Somit wäre doch der Hauptkritikpunkt aus dem Weg geräumt.

Meiner Meinung nach hätte das ALSA Projekt von Anfang an OSS weiterentwickeln sollen statt ein neues System zu entwickeln mit eigener API.

----------

## Tariella

Ja, OSS4 ist jetzt frei.

Deshalb habe ich es ja erst in Erwägung gezogen. Ich glaube nicht, dass ich es sonst ausprobiert hätte.  :Wink: 

----------

## Ampheus

Ich bin jetzt auch wieder bei ALSA, da OSS nicht automatisch zwischen Kopfhörer und Lautsprechern gewechselt hat. Ich musste dazu immer den symlink auf /dev/dsp manuell setzen. Nach einiger Zeit hatte ich auch öfters keinen Sound mehr und konnte nur durch einen System-Neustart wieder Sound bekommen.

Wenn diese Kinderkrankheiten mal behoben sein sollten, werde ich aber wieder zu OSS4 wechseln. Meine oben genannten Punkte sorgen dafür, dass OSS4 insgesamt ALSA einges vorraus ist.

----------

## Max Steel

Ich habe jetzt auch mal oss installiert.

Eine subjektive Qualitätssteigerung habe ich nicht empfinden können.

Aber ich war erstaunt das es so gut und vorallem so einfach funktioniert.

Das einzige was mich stört ist das wenn ein Programm dazu kommt im ossxmix die PCM-Kanäle der Programme dann wieder durcheinandergewürfelt werden, und man sich das wieder ordentlich hinrichten muss.

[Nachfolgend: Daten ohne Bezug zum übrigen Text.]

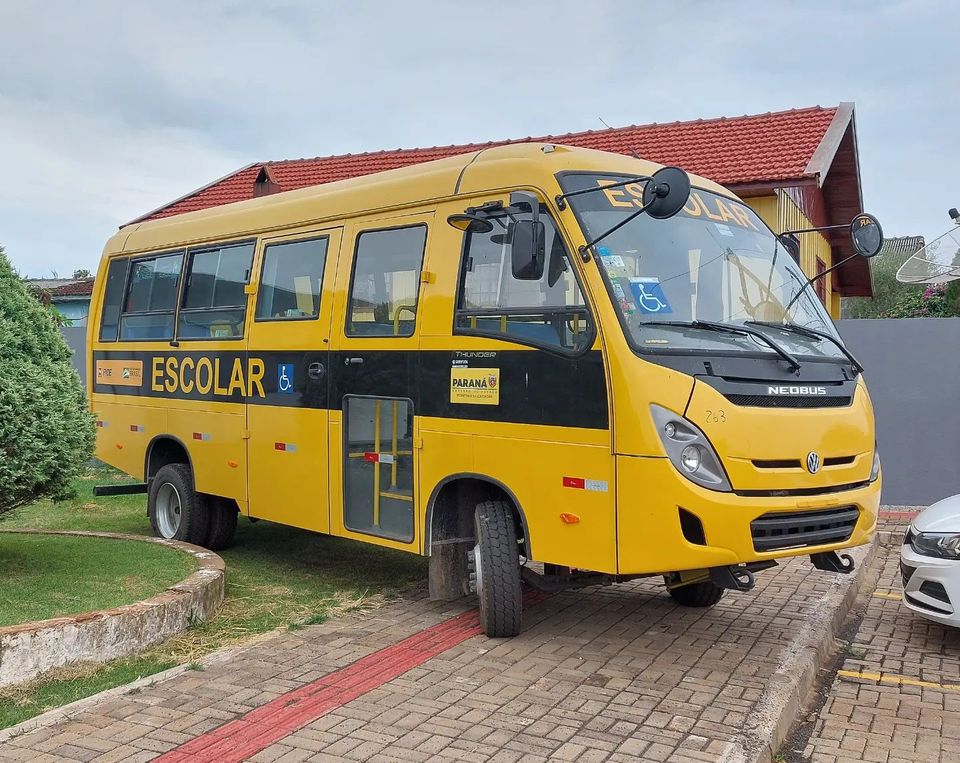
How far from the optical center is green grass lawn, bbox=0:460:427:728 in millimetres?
5328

Allerdings weiß ich nicht inwiefern das auch auf oss-devel zutrifft.

----------

## musv

 *Max Steel wrote:*   

> Das einzige was mich stört ist das wenn ein Programm dazu kommt im ossxmix die PCM-Kanäle der Programme dann wieder durcheinandergewürfelt werden, und man sich das wieder ordentlich hinrichten muss.

 

It's not a bug, it's a feature. 

Für die generelle Lautstärkeeinstellung nimmst du den PCM-Regler oben rechts neben dem Master-Volume. Die Regler für die einzelnen Programme dienen nur dazu, eventuell unerwünschte Sounds etwas zu dezimieren. Die Einstellungen für jedes einzelne Programm werden auch nicht gespeichert. Die virtuellen Mixer werden halt den Programmen nach Zugriff zugeordnet. Das fand ich schon ganz gut so.

----------

## mattes

Wie geht es jetzt denn wohl weiter mit dem Sound unter Linux (UNIX)? 

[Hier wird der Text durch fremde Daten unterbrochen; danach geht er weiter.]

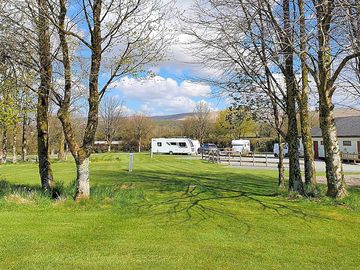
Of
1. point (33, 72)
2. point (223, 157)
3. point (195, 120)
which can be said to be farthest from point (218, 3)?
point (195, 120)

Was macht eigentlich Apple, MacOSX hat doch nen guten Ruf was Sound angeht?

----------

## Vortex375

Bei dem ganzen Zickenkrieg zwischen OSS und ALSA bin ich ehrlich gesagt echt froh, dass es PulseAudio gibt. Wie es "von innen" aussieht weiß ich nicht, aber PulseAudio scheint mir ein von Grund auf durchdachtes und sinnvolles Projekt zu sein.

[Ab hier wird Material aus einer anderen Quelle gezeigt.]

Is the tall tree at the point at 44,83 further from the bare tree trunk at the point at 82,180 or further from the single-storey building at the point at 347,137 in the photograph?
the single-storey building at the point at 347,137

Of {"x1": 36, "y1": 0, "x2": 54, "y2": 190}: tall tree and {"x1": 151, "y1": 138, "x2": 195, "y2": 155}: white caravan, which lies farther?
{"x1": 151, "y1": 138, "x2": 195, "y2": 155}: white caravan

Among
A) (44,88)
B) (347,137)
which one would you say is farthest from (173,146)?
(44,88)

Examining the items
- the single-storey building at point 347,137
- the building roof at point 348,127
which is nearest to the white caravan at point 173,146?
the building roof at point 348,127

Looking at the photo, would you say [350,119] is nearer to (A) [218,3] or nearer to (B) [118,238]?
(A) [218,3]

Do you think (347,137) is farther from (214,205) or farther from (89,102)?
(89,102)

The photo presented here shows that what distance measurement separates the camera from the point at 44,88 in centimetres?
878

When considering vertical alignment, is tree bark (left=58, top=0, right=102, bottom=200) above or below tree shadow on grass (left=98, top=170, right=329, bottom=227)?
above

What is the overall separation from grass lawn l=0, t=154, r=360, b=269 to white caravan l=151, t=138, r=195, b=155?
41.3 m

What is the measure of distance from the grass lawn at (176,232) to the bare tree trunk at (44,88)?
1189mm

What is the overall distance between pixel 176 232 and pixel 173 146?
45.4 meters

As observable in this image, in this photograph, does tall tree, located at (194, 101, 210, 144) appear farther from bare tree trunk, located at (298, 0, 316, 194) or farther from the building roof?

Das beste an PulseAudio ist, dass es in erster Linie auf Kompatibilität ausgelegt ist. Es wäre z.B. im Prinzip möglich über das ALSA-Plugin und den OSS-Sink von PulseAudio den Sound einer ALSA-Anwendung über OSS auszugeben.

Anwendungen brauchen nicht zwingend native Unterstützung für PulseAudio, weil PulseAudio Kompatibilität zu libao/sdl/ALSA/ESD usw. mitbringt. Nur die Ausgabe von OSS-Anwendungen kann man, glaube ich, nicht über PulseAudio umleiten.

Klar kann man jetzt sagen, dass PulseAudio doch auch nur wieder ein unnötiger Wrapper und eine überflüssige Zwischenschicht ist. Ich finde, dass PulseAudio trotzdem eine gute Sache ist, weil es endlich die nötige Kompatibilität herstellt. Ich muss mir somit keine Sorgen machen, welches Audio-System meine Anwendung nun unterstützt. PulseAudio ist für mich damit DER Wrapper schlechthin. Und zwar der einzige, den ich brauche.

----------

## musv

 *Vortex375 wrote:*   

> Bei dem ganzen Zickenkrieg zwischen OSS und ALSA bin ich ehrlich gesagt echt froh, dass es PulseAudio gibt. Wie es "von innen" aussieht weiß ich nicht, aber PulseAudio scheint mir ein von Grund auf durchdachtes und sinnvolles Projekt zu sein.

 

Pulseaudio hatte eben nur das Problem, dass es bei mir nicht wirklich funktionierte. D.h. der eigentliche Zweck für Pulseaudio soll ja sein, dass man einen Audiostream während des Betriebs von einem Device zu einem anderen umleiten kann. Und genau an dieser Stelle kamen bei mir die Fehlermeldung, padevchooser ließ sich einfach nicht starten. Bei den späteren Versionen hab ich auch immer gleich 'ne Fehlermeldung bekommen, wenn der pulseaudio-Service gestartet wurde. Scheint mir nicht wirklich durchdacht zu sein. 

 *Vortex375 wrote:*   

> Anwendungen brauchen nicht zwingend native Unterstützung für PulseAudio, weil PulseAudio Kompatibilität zu libao/sdl/ALSA/ESD usw. mitbringt. Nur die Ausgabe von OSS-Anwendungen kann man, glaube ich, nicht über PulseAudio umleiten.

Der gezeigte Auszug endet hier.